• [Work instruction]: Please copy out the entries below exactly, beginning with the line that contains "two candles sitting" and ending with the line that contains "Close-up of hands", and include nothing outside that span.

########################################

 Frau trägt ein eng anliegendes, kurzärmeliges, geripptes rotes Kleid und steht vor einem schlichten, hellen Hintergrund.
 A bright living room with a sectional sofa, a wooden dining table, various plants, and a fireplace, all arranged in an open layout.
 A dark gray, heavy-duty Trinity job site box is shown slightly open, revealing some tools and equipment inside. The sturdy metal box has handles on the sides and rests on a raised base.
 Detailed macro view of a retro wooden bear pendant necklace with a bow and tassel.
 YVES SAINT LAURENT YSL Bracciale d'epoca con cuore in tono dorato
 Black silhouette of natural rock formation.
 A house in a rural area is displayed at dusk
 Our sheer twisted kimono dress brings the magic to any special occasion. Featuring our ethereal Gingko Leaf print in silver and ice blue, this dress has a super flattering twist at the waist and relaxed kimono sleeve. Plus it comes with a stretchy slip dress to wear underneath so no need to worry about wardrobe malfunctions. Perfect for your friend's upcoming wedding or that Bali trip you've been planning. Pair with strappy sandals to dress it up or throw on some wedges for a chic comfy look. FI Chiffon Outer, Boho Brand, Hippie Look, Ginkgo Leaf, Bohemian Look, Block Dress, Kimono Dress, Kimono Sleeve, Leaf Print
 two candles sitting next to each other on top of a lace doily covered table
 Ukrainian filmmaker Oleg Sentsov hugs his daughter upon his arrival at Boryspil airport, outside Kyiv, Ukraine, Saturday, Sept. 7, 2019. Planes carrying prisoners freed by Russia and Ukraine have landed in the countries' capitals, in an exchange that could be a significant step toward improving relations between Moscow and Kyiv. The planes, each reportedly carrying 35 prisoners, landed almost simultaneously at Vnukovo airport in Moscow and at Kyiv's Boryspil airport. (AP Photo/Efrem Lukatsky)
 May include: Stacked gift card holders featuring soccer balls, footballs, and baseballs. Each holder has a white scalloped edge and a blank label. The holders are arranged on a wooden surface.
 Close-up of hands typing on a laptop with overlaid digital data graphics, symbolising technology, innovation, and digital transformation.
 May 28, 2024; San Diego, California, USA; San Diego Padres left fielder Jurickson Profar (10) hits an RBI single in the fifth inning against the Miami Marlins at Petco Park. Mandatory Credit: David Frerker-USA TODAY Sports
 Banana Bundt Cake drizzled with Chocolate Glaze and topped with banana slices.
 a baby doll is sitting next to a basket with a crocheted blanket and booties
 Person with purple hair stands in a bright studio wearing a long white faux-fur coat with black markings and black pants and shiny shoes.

########################################

• [Task answer]:
 two candles sitting next to each other on top of a lace doily covered table
 Ukrainian filmmaker Oleg Sentsov hugs his daughter upon his arrival at Boryspil airport, outside Kyiv, Ukraine, Saturday, Sept. 7, 2019. Planes carrying prisoners freed by Russia and Ukraine have landed in the countries' capitals, in an exchange that could be a significant step toward improving relations between Moscow and Kyiv. The planes, each reportedly carrying 35 prisoners, landed almost simultaneously at Vnukovo airport in Moscow and at Kyiv's Boryspil airport. (AP Photo/Efrem Lukatsky)
 May include: Stacked gift card holders featuring soccer balls, footballs, and baseballs. Each holder has a white scalloped edge and a blank label. The holders are arranged on a wooden surface.
 Close-up of hands typing on a laptop with overlaid digital data graphics, symbolising technology, innovation, and digital transformation.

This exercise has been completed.